The real danger right now isn’t disagreement; it’s division so deep that we stop seeing each other as human. We are being shown the most extreme versions of each side on purpose. Algorithms don’t amplify normal people who want safety and dignity, they amplify outrage because outrage keeps us engaged, polarized, and easier to manipulate. Most people are not extremists.
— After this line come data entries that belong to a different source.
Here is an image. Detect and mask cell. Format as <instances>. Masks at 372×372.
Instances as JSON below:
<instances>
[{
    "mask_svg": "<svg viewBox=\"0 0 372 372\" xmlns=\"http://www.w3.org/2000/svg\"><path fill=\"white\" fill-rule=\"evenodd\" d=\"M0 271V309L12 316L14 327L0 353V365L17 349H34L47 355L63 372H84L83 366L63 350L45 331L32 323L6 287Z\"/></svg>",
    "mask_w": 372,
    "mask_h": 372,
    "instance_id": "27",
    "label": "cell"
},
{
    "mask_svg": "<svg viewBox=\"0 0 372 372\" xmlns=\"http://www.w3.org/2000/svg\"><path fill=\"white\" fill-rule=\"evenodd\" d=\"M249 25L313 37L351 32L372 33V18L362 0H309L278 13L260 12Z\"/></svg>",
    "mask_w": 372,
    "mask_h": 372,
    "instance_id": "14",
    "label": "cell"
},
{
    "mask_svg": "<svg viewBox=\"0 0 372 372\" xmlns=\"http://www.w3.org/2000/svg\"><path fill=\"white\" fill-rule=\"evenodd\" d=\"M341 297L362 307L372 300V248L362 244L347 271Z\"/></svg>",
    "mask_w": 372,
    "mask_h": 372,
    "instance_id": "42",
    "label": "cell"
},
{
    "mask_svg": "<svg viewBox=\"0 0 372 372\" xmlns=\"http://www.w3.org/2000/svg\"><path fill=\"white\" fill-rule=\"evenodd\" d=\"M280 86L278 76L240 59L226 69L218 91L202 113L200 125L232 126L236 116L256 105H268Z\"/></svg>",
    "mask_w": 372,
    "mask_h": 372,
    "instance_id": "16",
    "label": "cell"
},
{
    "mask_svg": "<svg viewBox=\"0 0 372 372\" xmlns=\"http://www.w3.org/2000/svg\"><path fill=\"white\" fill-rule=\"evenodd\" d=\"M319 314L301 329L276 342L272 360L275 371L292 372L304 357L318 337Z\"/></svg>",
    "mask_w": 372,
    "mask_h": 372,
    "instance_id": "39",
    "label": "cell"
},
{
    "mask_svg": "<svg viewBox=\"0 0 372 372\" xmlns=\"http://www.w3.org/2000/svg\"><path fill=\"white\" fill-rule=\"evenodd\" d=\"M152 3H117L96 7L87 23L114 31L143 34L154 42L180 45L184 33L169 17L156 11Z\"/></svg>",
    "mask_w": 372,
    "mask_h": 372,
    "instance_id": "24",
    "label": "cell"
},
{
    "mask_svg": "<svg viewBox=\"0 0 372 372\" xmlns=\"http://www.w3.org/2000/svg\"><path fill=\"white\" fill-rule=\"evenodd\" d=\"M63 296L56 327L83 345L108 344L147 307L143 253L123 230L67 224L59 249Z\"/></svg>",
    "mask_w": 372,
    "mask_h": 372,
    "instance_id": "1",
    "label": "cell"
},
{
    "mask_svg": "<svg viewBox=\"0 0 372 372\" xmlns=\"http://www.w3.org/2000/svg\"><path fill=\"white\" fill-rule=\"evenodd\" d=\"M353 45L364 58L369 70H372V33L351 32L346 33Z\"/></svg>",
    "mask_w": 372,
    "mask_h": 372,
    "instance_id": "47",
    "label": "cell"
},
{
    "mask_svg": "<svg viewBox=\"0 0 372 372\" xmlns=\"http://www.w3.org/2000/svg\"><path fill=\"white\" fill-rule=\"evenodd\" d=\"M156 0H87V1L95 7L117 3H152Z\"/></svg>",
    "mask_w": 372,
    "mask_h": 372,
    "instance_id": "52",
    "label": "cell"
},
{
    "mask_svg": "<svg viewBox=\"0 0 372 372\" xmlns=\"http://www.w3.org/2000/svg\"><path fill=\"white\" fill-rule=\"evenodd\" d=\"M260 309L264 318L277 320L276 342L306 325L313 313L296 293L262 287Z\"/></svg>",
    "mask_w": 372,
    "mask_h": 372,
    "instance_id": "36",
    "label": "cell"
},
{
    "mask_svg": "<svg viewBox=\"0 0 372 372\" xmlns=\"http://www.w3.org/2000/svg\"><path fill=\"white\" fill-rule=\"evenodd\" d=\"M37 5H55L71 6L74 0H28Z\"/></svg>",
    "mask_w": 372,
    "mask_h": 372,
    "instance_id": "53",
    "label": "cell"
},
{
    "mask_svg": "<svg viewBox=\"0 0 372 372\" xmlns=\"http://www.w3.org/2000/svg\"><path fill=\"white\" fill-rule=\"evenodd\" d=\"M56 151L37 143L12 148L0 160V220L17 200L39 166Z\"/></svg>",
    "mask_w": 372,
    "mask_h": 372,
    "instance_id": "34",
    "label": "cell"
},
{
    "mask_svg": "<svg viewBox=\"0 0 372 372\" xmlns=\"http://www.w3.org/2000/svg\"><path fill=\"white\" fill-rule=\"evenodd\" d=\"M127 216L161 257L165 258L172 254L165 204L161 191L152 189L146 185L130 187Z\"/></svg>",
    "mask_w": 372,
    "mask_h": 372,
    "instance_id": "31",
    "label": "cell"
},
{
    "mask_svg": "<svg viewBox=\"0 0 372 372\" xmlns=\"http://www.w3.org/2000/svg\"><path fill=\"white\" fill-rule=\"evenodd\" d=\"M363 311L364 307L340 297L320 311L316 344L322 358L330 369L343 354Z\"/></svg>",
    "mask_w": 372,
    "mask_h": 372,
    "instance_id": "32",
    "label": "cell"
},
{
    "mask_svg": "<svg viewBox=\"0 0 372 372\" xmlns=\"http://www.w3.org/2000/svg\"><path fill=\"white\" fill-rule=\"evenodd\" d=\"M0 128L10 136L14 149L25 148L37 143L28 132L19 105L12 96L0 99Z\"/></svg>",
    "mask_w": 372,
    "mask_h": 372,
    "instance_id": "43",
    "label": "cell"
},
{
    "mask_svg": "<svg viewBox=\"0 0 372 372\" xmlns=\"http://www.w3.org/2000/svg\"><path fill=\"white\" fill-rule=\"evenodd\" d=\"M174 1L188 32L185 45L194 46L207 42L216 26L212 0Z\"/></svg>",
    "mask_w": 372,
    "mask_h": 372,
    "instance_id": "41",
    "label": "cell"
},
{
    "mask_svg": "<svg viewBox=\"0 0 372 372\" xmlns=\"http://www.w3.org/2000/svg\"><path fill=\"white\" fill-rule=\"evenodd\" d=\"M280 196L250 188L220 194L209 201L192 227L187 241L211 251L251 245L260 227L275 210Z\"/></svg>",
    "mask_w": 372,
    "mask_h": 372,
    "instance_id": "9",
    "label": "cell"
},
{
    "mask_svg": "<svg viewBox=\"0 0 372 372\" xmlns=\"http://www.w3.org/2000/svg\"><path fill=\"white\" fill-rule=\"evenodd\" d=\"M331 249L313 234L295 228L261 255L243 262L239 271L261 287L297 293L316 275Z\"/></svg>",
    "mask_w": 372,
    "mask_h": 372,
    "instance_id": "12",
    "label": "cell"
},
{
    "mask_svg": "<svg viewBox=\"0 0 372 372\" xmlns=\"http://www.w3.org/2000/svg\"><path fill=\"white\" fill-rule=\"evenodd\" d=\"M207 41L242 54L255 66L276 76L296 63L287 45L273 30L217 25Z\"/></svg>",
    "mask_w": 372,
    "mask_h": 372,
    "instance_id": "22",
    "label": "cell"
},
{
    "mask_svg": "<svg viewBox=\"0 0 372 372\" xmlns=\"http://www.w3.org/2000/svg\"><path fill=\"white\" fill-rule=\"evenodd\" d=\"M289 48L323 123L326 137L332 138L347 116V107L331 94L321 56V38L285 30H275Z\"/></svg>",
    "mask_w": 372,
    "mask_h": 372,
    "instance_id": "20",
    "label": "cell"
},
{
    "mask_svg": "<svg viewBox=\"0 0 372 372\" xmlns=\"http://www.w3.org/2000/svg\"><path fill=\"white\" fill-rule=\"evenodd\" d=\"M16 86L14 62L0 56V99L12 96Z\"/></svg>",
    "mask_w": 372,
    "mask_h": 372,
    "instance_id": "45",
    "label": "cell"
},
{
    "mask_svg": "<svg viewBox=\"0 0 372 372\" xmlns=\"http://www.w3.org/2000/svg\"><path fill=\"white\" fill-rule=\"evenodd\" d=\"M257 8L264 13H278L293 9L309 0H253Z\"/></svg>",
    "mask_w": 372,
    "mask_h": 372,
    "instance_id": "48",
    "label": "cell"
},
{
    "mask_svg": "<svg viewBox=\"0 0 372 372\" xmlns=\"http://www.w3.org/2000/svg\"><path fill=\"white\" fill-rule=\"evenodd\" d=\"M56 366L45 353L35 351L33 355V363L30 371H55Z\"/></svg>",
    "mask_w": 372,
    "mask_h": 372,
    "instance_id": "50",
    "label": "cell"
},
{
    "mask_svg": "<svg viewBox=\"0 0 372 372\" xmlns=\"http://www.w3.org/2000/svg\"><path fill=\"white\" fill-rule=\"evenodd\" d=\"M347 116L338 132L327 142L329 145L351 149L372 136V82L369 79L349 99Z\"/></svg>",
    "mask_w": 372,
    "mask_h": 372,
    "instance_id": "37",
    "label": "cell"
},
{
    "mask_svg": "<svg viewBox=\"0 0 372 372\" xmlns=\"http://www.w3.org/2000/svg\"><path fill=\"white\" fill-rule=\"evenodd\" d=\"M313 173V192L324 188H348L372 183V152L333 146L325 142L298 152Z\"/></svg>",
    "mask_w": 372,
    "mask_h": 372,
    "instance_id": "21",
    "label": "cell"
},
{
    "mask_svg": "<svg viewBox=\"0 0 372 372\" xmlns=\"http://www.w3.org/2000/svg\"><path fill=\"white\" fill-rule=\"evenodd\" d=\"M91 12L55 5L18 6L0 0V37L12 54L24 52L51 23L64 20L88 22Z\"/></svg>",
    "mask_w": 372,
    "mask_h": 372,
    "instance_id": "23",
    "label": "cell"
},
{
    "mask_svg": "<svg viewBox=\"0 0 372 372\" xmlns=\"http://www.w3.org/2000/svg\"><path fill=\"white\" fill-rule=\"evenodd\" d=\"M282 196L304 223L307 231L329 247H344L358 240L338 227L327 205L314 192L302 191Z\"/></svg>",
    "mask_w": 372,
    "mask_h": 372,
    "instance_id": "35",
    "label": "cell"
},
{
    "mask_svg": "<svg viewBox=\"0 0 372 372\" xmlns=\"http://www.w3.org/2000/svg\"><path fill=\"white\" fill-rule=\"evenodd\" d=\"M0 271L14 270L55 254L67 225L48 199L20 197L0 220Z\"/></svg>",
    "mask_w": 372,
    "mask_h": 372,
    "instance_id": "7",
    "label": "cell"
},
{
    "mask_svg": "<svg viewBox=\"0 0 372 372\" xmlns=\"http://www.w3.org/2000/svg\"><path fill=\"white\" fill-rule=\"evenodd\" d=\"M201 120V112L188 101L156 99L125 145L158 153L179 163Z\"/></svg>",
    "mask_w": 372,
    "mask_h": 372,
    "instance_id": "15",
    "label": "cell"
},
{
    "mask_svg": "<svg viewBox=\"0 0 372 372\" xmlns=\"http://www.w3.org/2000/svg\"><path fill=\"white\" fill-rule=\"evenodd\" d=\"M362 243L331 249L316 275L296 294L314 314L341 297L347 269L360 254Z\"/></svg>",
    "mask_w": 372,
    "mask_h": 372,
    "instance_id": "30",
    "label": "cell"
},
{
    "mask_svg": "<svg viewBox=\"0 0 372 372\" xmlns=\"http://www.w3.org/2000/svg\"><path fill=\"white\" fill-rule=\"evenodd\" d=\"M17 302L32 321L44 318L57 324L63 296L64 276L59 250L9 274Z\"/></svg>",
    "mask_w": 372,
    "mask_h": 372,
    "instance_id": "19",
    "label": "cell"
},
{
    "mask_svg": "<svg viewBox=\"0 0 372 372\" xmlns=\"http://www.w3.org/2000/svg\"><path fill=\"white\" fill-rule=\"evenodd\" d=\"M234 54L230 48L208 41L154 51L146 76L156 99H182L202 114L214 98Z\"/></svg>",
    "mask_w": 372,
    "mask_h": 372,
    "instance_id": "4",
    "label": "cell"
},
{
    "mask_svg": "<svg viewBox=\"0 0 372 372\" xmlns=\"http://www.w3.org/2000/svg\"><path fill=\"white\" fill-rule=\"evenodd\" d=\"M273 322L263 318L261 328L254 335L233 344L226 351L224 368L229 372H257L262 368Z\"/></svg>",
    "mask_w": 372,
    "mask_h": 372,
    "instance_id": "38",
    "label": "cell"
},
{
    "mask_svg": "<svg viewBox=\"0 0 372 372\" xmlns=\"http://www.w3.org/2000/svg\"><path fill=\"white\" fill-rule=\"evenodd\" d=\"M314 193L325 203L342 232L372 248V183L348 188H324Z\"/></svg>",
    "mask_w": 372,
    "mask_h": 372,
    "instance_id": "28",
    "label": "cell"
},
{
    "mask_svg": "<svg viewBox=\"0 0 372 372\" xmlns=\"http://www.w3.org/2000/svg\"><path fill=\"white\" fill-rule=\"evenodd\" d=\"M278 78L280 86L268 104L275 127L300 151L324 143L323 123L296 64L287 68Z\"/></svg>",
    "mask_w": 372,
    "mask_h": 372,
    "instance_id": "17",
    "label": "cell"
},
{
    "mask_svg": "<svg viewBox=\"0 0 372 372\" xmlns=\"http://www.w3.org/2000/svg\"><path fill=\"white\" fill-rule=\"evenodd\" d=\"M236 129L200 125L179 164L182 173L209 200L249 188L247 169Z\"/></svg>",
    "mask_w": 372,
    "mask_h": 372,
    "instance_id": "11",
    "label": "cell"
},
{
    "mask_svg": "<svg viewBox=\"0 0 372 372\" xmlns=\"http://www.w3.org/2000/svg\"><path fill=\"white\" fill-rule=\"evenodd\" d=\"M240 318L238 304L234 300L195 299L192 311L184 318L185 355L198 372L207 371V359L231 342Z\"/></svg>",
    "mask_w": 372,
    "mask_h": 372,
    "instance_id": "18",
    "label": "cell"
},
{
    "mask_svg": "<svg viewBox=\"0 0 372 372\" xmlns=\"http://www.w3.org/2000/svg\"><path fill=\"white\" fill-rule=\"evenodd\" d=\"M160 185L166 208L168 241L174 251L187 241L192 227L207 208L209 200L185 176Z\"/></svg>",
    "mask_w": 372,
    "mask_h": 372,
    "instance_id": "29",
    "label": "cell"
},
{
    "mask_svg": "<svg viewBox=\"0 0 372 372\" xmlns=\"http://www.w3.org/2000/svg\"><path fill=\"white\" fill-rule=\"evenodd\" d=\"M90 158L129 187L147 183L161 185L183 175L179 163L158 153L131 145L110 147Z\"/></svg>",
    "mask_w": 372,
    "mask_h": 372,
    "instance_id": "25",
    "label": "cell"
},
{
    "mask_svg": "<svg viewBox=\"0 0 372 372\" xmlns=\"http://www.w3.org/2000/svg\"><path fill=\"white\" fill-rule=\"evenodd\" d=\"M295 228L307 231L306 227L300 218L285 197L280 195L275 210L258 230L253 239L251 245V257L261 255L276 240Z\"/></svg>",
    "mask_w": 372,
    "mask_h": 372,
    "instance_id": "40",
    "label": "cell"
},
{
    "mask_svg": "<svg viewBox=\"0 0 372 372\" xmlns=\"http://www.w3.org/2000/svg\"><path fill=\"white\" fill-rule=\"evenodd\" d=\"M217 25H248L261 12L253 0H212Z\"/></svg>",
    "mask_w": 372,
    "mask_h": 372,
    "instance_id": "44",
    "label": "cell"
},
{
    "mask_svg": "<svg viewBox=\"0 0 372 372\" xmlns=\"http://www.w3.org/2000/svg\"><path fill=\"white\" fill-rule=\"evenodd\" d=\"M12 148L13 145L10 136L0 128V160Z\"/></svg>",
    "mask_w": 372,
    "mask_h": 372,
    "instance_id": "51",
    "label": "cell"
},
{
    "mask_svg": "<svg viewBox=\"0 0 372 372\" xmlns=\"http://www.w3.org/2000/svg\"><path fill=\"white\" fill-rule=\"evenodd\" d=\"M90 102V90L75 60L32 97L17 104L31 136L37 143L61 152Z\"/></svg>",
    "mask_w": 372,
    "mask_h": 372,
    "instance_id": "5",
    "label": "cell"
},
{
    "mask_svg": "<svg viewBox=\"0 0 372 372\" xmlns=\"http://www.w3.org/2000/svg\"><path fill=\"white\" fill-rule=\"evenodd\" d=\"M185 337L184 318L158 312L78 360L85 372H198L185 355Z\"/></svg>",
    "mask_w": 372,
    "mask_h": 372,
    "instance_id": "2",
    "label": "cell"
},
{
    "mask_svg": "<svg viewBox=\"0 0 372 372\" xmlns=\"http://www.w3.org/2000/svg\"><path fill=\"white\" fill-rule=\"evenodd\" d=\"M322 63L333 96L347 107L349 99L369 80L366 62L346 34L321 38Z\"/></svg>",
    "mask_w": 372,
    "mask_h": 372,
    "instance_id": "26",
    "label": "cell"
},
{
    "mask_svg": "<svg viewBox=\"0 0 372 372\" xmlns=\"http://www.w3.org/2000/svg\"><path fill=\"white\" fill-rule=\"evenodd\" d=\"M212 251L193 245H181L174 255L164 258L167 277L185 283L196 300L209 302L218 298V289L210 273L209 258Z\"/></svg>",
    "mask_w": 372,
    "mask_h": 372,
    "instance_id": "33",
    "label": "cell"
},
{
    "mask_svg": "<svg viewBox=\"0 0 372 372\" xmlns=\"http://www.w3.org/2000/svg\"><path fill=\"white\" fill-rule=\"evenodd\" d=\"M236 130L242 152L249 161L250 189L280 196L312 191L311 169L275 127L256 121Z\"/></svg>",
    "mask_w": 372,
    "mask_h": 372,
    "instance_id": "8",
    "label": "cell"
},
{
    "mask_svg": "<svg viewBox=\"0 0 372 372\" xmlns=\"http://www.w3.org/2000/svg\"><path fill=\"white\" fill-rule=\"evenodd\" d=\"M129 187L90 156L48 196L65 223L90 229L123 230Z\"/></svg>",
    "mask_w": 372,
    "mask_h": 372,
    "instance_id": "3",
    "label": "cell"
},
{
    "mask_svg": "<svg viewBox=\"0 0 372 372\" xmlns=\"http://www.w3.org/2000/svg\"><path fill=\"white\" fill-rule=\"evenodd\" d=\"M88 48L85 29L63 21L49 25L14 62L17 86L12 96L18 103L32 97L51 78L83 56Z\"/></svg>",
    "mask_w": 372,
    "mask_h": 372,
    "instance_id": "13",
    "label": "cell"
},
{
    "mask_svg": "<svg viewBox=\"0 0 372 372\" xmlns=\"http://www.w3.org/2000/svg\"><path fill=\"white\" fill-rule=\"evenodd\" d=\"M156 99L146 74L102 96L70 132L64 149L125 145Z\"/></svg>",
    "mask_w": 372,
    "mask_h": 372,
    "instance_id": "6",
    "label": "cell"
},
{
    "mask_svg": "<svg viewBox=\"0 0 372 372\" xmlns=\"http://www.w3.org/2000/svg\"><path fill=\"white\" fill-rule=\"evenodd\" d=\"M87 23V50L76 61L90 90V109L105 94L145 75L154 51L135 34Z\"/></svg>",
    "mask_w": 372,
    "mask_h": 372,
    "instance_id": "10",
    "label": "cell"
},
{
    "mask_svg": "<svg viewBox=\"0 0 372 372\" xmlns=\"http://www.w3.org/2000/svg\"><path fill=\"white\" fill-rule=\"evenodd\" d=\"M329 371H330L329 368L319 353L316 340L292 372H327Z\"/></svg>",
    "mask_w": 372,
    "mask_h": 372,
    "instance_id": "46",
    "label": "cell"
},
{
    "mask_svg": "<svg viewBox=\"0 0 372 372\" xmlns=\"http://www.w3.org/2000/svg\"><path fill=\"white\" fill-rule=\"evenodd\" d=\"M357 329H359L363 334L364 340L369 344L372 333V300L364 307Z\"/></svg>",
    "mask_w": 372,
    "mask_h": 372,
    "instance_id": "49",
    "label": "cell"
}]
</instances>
Most people didn’t vote for chaos. Most people want borders and accountability, safety and restraint, order and humanity at the same time—even if that rational middle rarely goes viral. We have far more in common with our neighbors than with the institutions and media machines that profit from constant conflict, and the moment we stop treating each other as enemies, the entire game changes. You don’t have to celebrate death to support law and order. You don’t have to deny fear to care about compassion. And you don’t have to abandon nuance to stand for something meaningful.
Humanity doesn’t live in slogans—it lives in the grey.
And if we lose that, no side actually wins.